Rehabilitas Mental Menurut Filsuf Muslim

“..jiwa merupakan substansi keberadaan yang bersifat immateri mempengaruhi pengetahuan dan kondisi psikis individu terhadap tubuh manusia, sehingga semakin jiwa tertekan, semakin kesehatan tubuh manusia terganggu di realitas.”

Ibn Miskawaih

Ibn Miskawaih dalam kitab Tahdzīb al-Akhlāq menjelaskan jiwa dan tubuh merupakan dua keberadaan yang terpisah, namun bersatu dalam diri manusia. Keterpisahan jiwa dan tubuh dapat dipahami secara eksistensi, yaitu immateri dan materi. Menurut Ibn Miskwaih, jiwa merupakan substansi keberadaan yang bersifat immateri mempengaruhi pengetahuan dan kondisi psikis individu terhadap tubuh manusia, sehingga semakin jiwa tertekan, semakin kesehatan tubuh manusia terganggu di realitas. Lebih lanjut, Ibn Miskawaih juga menjelaskan bahwa jiwa manusia terdiri dari 3 daya utama, yaitu al-quwwah an-natiqah, al-quwwah al-ghadābiyyah, dan al-quwwah al-syahwatiyah. 

Pertama, al-quwwah an-natiqah (daya berpikir) merupakan daya tertinggi dalam struktur jiwa yang berperan untuk menganalisis ragam perilaku dan kehendak manusia dengan menentukan nilai baik dan buruk secara bijak, sehingga individu dapat menghindari suatu tindakan yang dipandang sia-sia atau tidak bernilai bagi dirinya. Implikasinya, jiwa tidak merasakan kekecawaan, kesedihan, dan murung yang menyebabkan kesehatan tubuh terjaga secara stabil di realitas. Kedua, al-quwwah al-ghadābiyyah (daya keberanian), berperan untuk merefleksikan keberanian bagi individu untuk mengambil suatu tindakan tanpa keraguan atau percaya diri. Namun, Ibn Miskawaih menyebutkan bahwa daya keberanian harus dilandasi oleh daya berpikir yang berarti setiap tindakan harus dianalisis terlebih dahulu untuk mengetahui ragam keuntungan dan kelemahan dalam tindakan tersebut. Ketiga, al-quwwah al-syahwatiyah (daya hasrat), merupakan daya terlemah dimiliki oleh jiwa manusia yang senantiasa mendorong manusia untuk memperoleh kenikmatan dan kebahagiaan duniawi.
□ □ □
Tulis ulang bagian teks tentang rehabilitasi mental menurut filsuf Muslim, mulai dari "Ibn Miskawaih dalam" dan berlanjut hingga "dan al-quwwah al-syahwatiyah.". Ganti setiap "tubuh" dengan "raga". Data ini berasal dari sumber yang berbeda dengan teks di atas.

• DATA YANG TERSEDIA:
□ □ □
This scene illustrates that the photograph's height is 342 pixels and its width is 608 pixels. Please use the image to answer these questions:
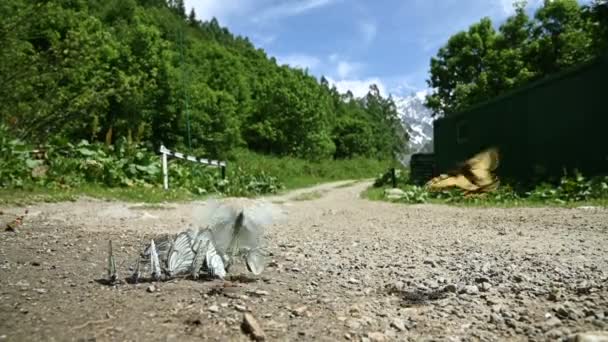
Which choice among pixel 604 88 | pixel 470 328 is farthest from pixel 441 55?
pixel 470 328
□ □ □
• HASIL TUGAS:
Ibn Miskawaih dalam kitab Tahdzīb al-Akhlāq menjelaskan jiwa dan raga merupakan dua keberadaan yang terpisah, namun bersatu dalam diri manusia. Keterpisahan jiwa dan raga dapat dipahami secara eksistensi, yaitu immateri dan materi. Menurut Ibn Miskwaih, jiwa merupakan substansi keberadaan yang bersifat immateri mempengaruhi pengetahuan dan kondisi psikis individu terhadap raga manusia, sehingga semakin jiwa tertekan, semakin kesehatan raga manusia terganggu di realitas. Lebih lanjut, Ibn Miskawaih juga menjelaskan bahwa jiwa manusia terdiri dari 3 daya utama, yaitu al-quwwah an-natiqah, al-quwwah al-ghadābiyyah, dan al-quwwah al-syahwatiyah.